Tasks to perform:
**A)** In the Ronald Segal biography, what anti-apartheid magazine did Segal found?
**B)** Please continue the Ronald Segal biography, picking up after its final sentence.

Text excerpt:
________________

- Born: Ronald Michael Segal 14 July 1932 South Africa
- Died: 23 February 2008 (aged 75)
- Education: Sea Point Boys' High School
- Alma mater: University of Cape Town Trinity College, Cambridge
- Occupations: Activist, writer and editor

= Ronald Segal =

South African journalist and anti-apartheid activist (1932–2008)

Ronald Michael Segal (14 July 1932 – 23 February 2008) was a South African activist, writer and editor, founder of the anti-apartheid magazine Africa South and the Penguin African Library.

==Life==
Ronald Segal was born on 14 July 1932, into a rich South African Jewish family. He was educated at Sea Point Boys' High School, before studying at the University of Cape Town and then Trinity College, Cambridge.

________________

Supplied data:

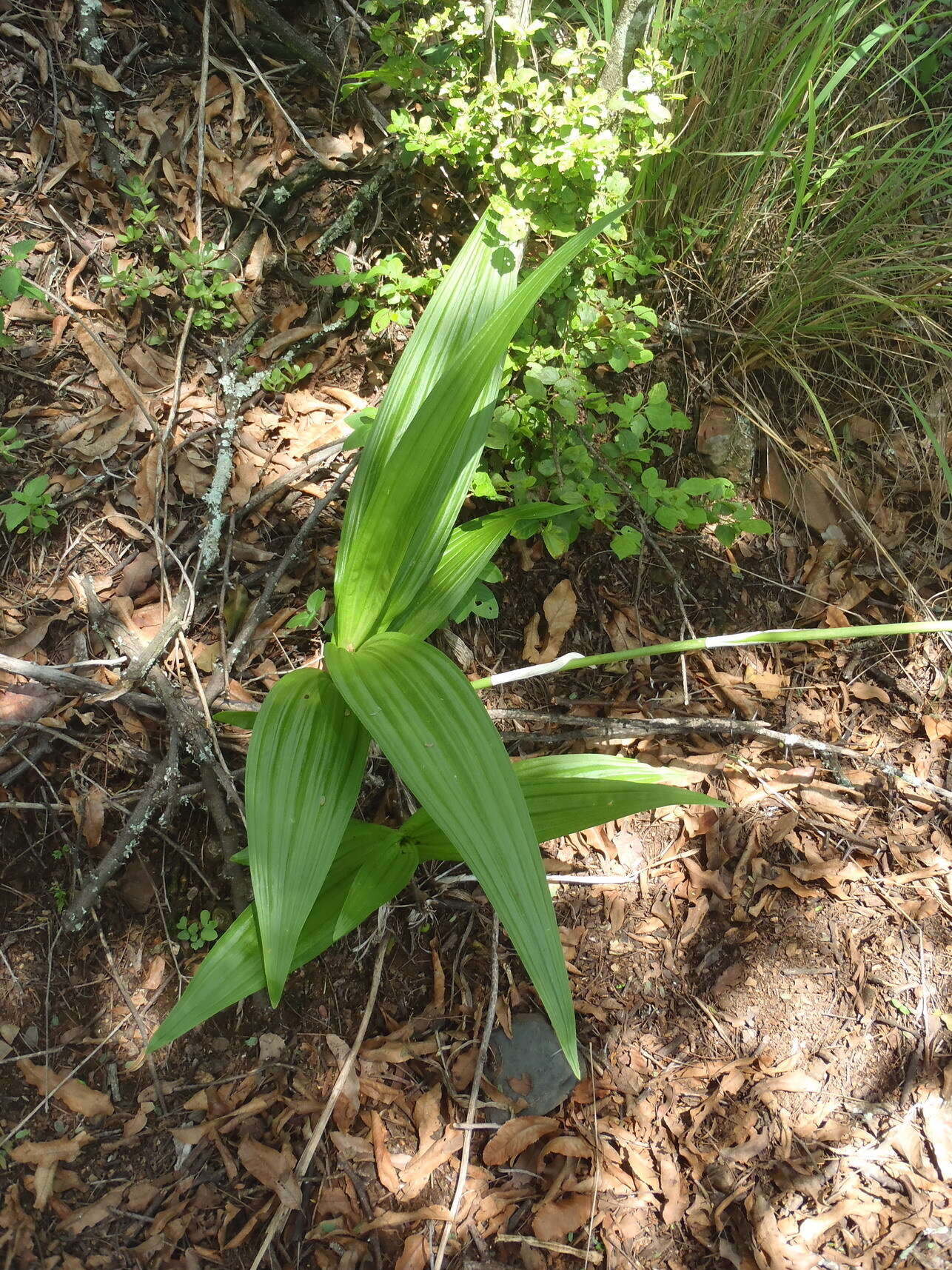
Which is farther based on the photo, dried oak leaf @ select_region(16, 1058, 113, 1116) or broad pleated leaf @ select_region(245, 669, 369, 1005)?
dried oak leaf @ select_region(16, 1058, 113, 1116)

________________

Answer list:
**A)** Africa South

**B)**
Returning to South Africa in 1956, he founded the anti-apartheid magazine Africa South. After the 1960 Sharpeville massacre, he went into exile with Oliver Tambo, and settled in England, continuing his anti-apartheid political activity and pursuing activity as a writer. Segal's best-known work is The State of the World Atlas (first edition, 1981), which he co-founded with Michael Kidron, another South African-born Jew, who shared most of his political views.

In 1962, he married Susan Wolff, daughter of solicitor Eric Wolff and Camille, née Cohen, whose own mother was a Sieff, of the Marks & Spencer family. They had a son and two daughters. The family lived at Walton-on-Thames, in "a fine manor house".

After Segal was unbanned from South Africa, he visited the country several times, receiving a hero's welcome on stage alongside Mandela, Tambo and Slovo in 1992. Segal died on 23 February 2008.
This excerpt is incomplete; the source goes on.